By: Braeden Sagehorn


The first thing anyone does when looking at a painting is simply seeing. At first you might acknowledge the colors, then the shapes, maybe even the medium—pastels or watercolors; maybe you move a little closer to see the brush strokes, tracing where they went, until finally piecing it all together. In fact, it’s quite like looking at a photo. You see the object of the camera, its relation to the background, its depth, sharpness, the angle etc. Every inch informing you about the piece the minute your eyes lay upon it. The beauty of all this lies directly in sight's automaticity. Unless you consciously close your eyes, you’re forever fated to take in that piece of art, and that of the world around you.

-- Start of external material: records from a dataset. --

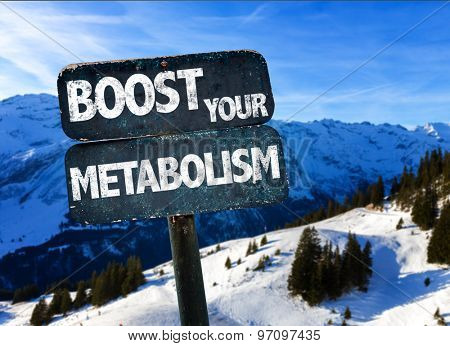 Boost Your Metabolism sign with sky background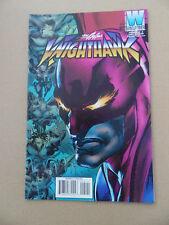 Knighthawk 5 . Windjammer 1995 . VF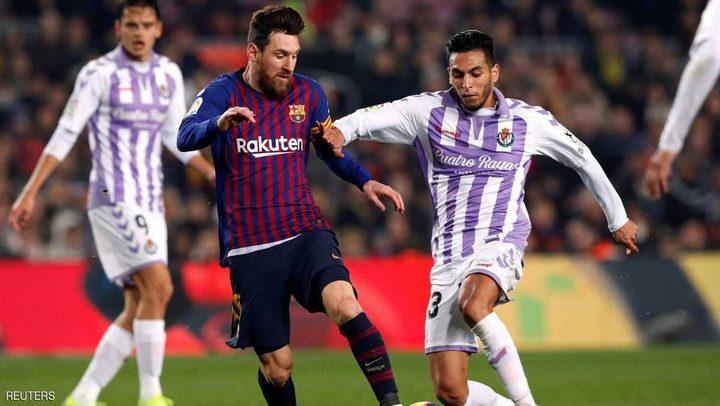 برشلونة يعاني أمام بلد الوليد قبل موقعته مع ليون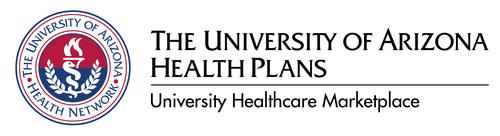 The University of Arizona Health Plans - University ...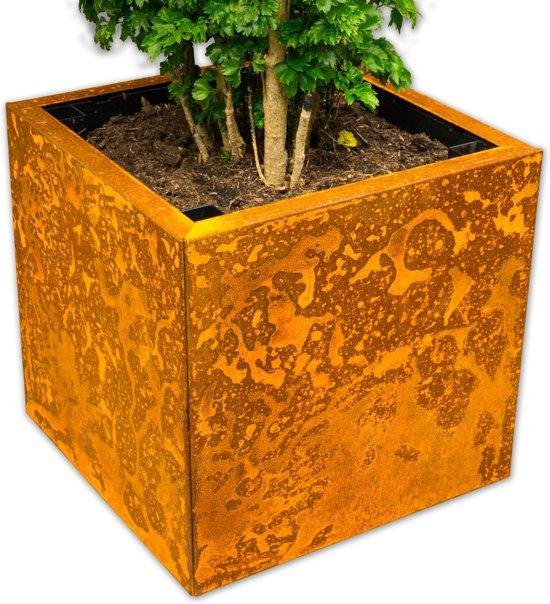 Yoepplanter Plantenbak  - 3x Innovatie: Koppelbare Verrijdbare en Wisselbaar Design - Grote Bloembak Bloempot Plantenpot - Binnen Buiten Tuin Terras Balkon en Huiskamer - Groot 40x40x40 Vierkant  Corten-Staal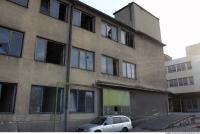 Buildings Industrial 0120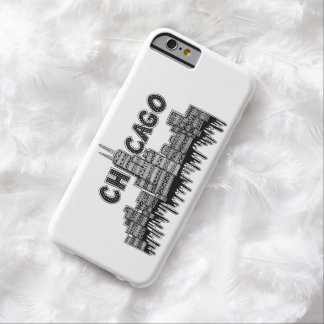 Chicago Funda De iPhone 6 Barely There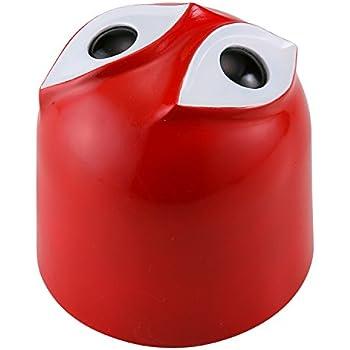 ソフビトイボックス017A 坐ることを拒否する椅子(赤) ノンスケール ソフトビニール製 塗装済み 完成品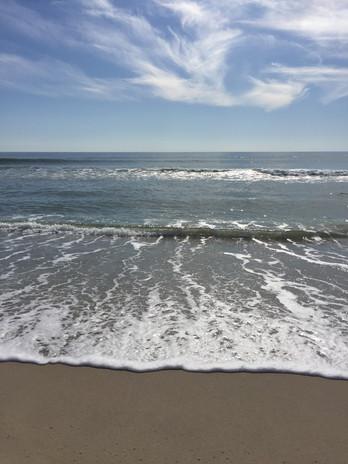 Surf Side Nantucket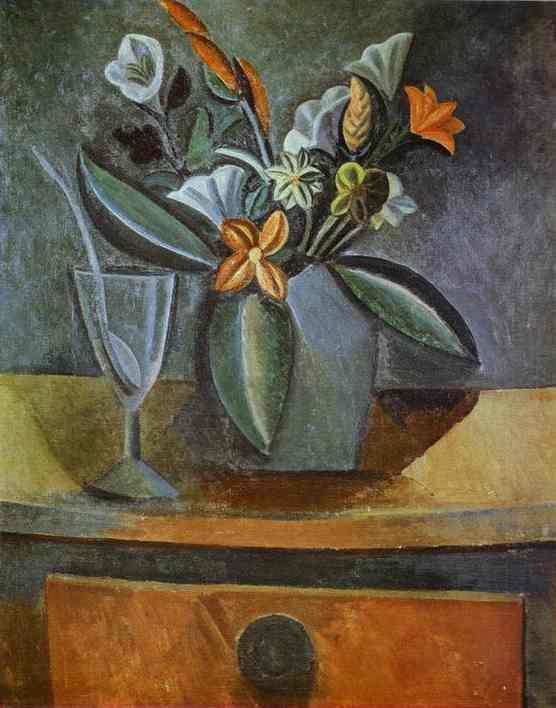 Пабло Пикассо. Цветы в кувшине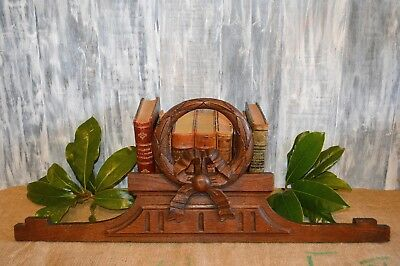 Antique French Carved Wood Pediment Wreath Ribbon Bow Centerpiece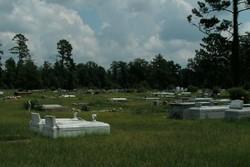Bogalusa Cemetery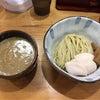 麺屋さん田【つけ麺】@京都 イオン五条 29.9.21の画像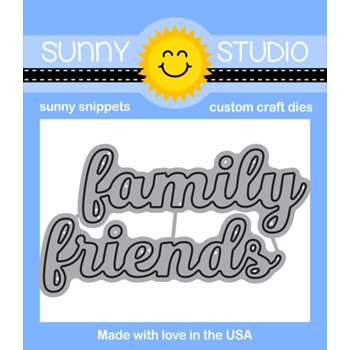 Sunny Studio Snippets FRIENDS AND FAMILY WORD Die Set SunnySS044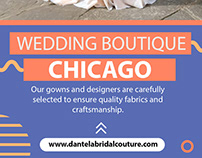 Wedding Boutique Chicago
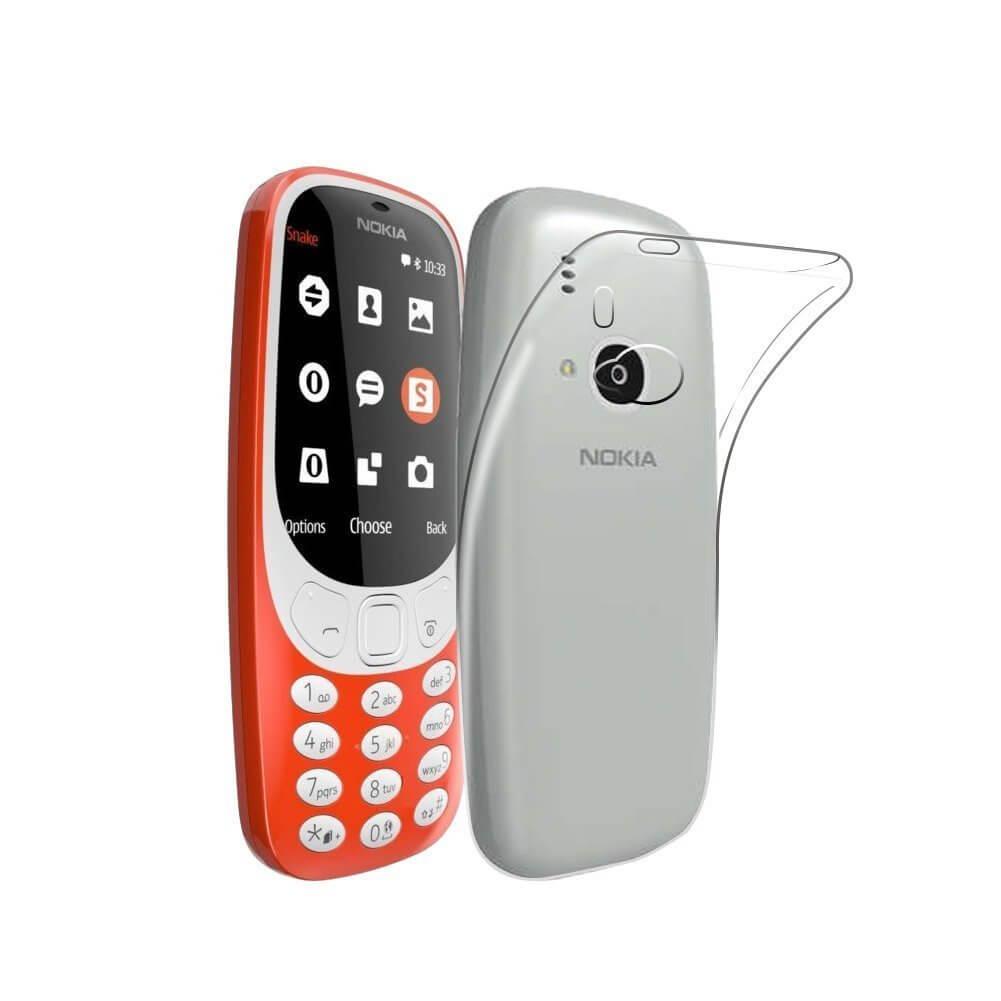 FORCELL Silikonový obal Nokia 3310 (2017) průhledný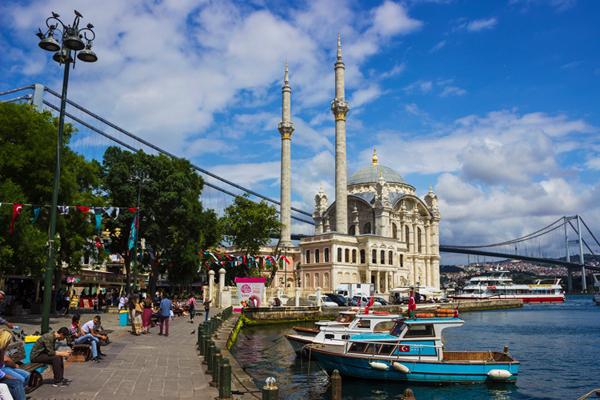 برنامج سياحي 10 ايام في اسطنبول تركيا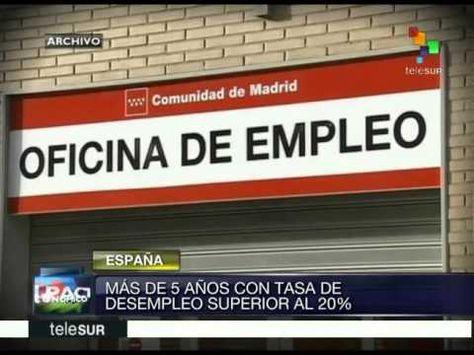 España suma ya más de 5 años con desempleo superior al 20%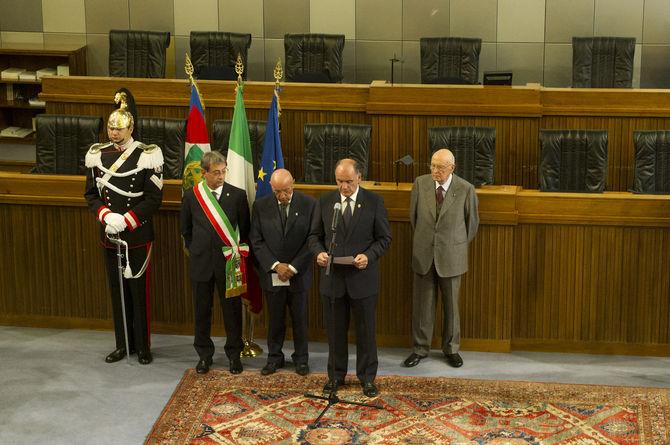 L elezione del presidente della repubblica in diretta for Diretta dalla camera dei deputati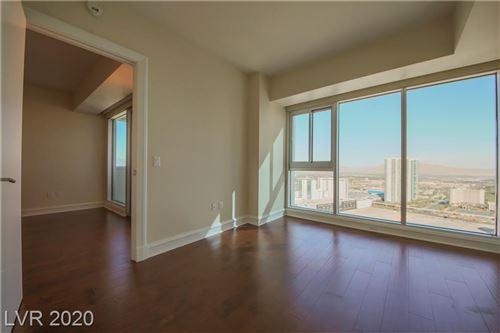 Photo of 2700 South LAS VEGAS BL Boulevard #3004, Las Vegas, NV 89109 (MLS # 2235299)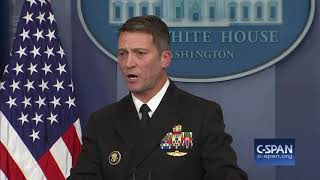 """The president's overall health is excellent."" (C-SPAN)"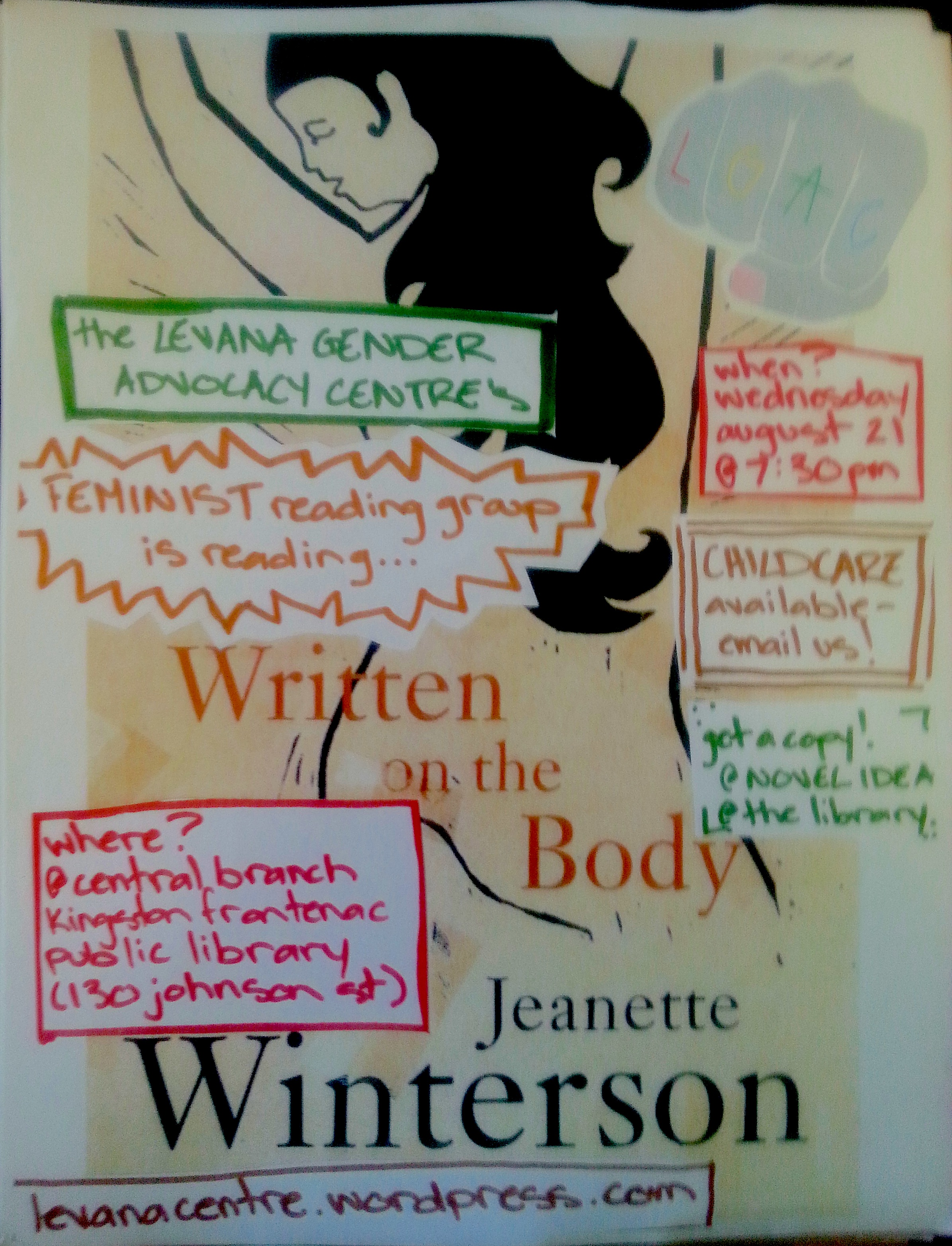 an overivew of the novel sexing the cherry by jeanette winterson Sexing the cherry by jeanette winterson available in trade paperback on powellscom, also read synopsis and reviews set in 17th-century england this is a novel of magical fantasy that celebrates the power of.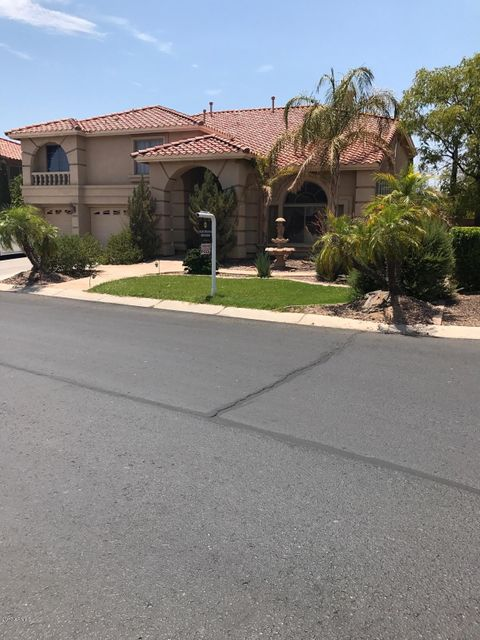 26932 N 98TH Drive, Peoria, AZ 85383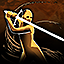 Sand Stance status icon.png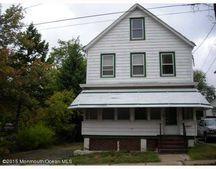 5 Church St Unit 2, Sayreville, NJ 08872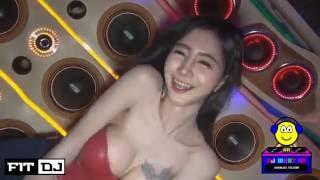 thailand sexy dancer with DJ remixed 06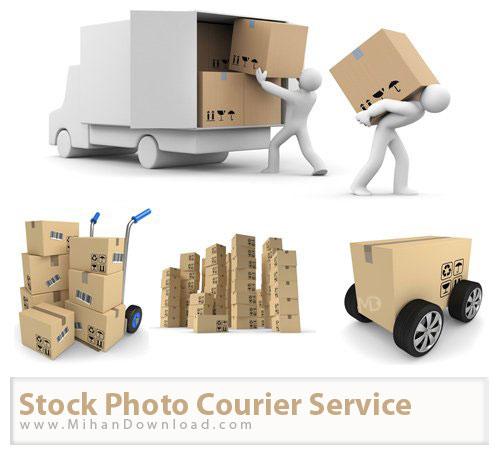 Stock Photo Courier Service دانلود عکس با کيفيت خدمات پیک Stock Photos Courier Service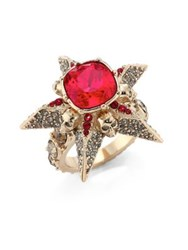 Alexander Mcqueen Star Skull Crystal Ring Gold Red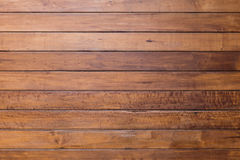 Brown plank wooden wall Stock Images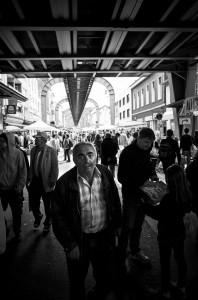 street_photography_12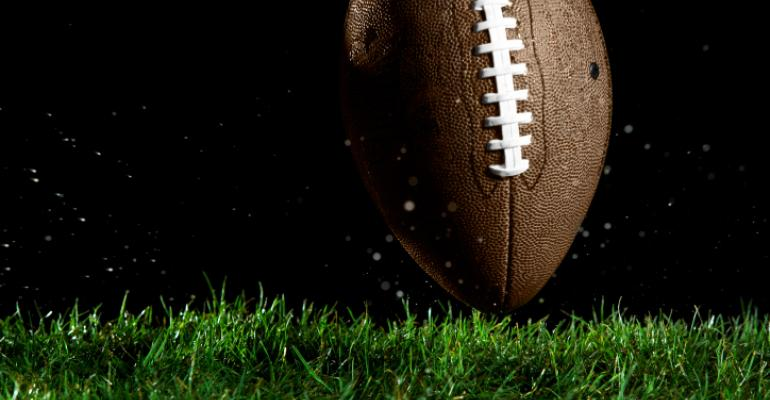 Chains kick off fantasy football promos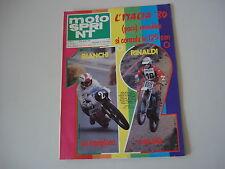 MOTOSPRINT 34/1980 PROVA TEST MOTO SWM 315 RACING GTS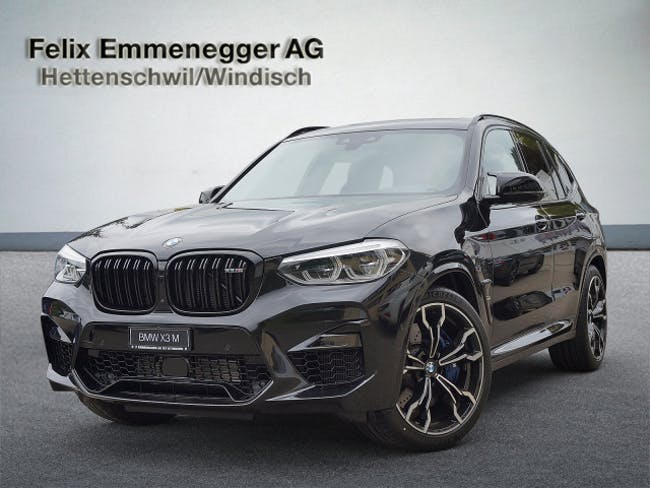 estate BMW X3 M xDrive Competition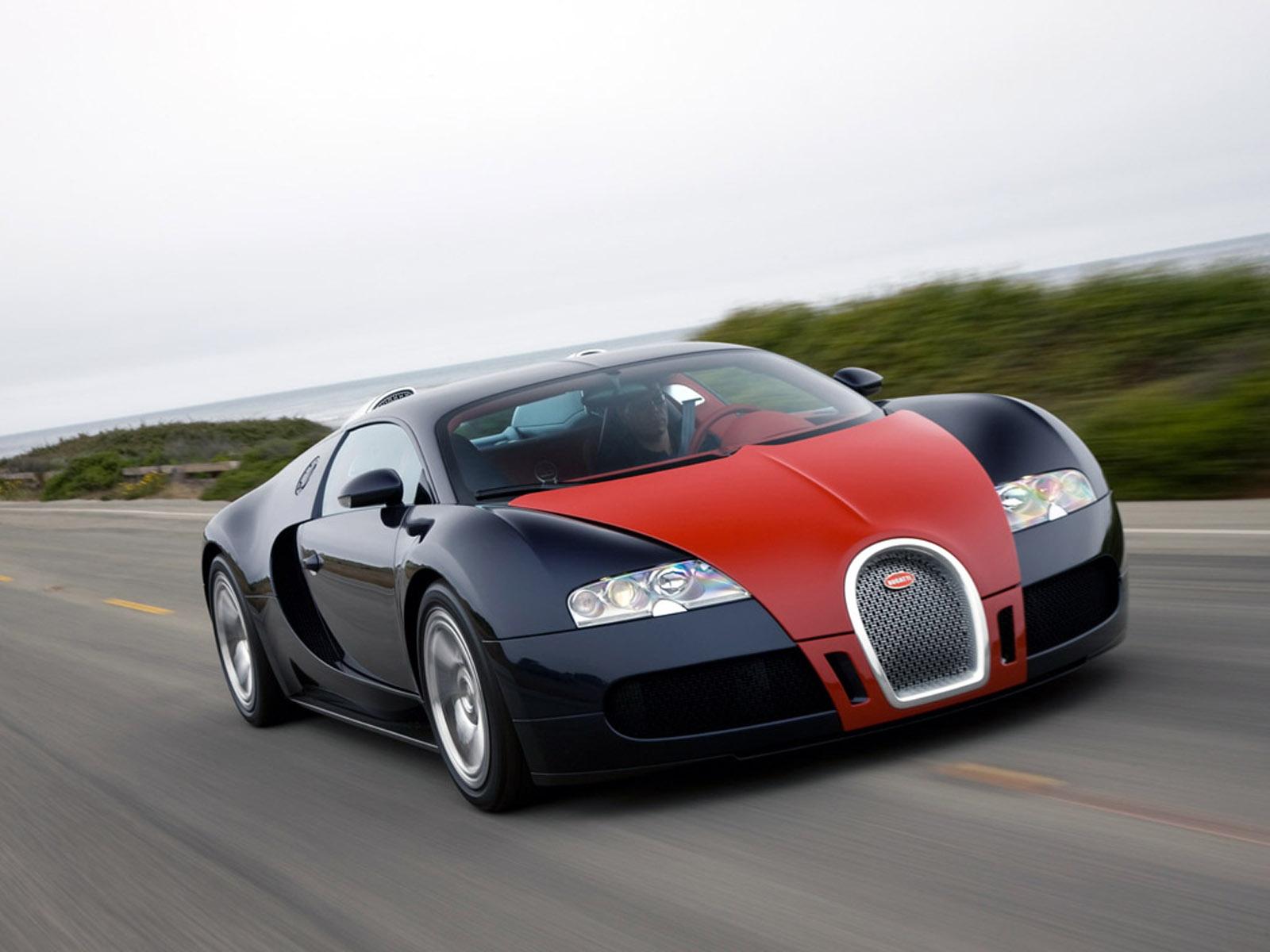Замена масла наBugatti Veyron стоит больше миллиона рублей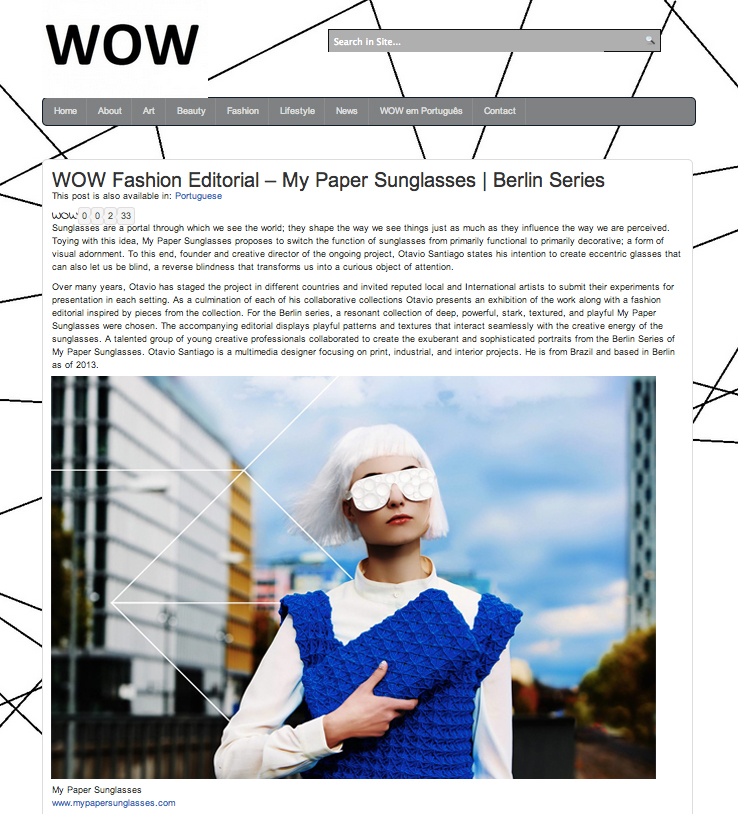 My Paper Sunglasses in WOW Magazine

Sight is also the first tool utilized by any physician when seeing a patient. As they enter the room you can watch their gait, how they speak, how they sit—mountains of information merely from seeing. Sight is made even more important in the context of pediatric visits where oftentimes the child can’t even clearly communicate how they feel (or perhaps communicate at all). Sight then places itself high on the shelf in terms of essential physician tools. Unless of course you’re Dr. Time Cordes, the second blind person ever accepted into medical school, but for this essay, we’ll be dealing with the majority seeing population of physicians. Here we will be discussing the role of the diagnostic image in this relationship between physicians and seeing.

From the X-ray to the MRI, the diagnostic image plays a pivotal role in patient care. From the minute the image is captured, treatment can be adjusted, diagnoses made, or speculation confirmed. Much like a pro-photographer, an adept physician can effectively see the image instead of merely looking at it. In fact, ‘to look’, etymologically coming from Old English, means to simply gaze or spy. Seeing, however, meant when one became aware of the object of their sight. Instead of simply looking at the image, a physician must become aware of what they’re seeing (you know, part of the reason you study so much in the first place). Just as the camera enhanced our ability to become aware, so too did diagnostic imaging devices; except the only difference being the purely informational use of the image. And then not just the informational aspect, but also the fierce immediacy of acquiring the image.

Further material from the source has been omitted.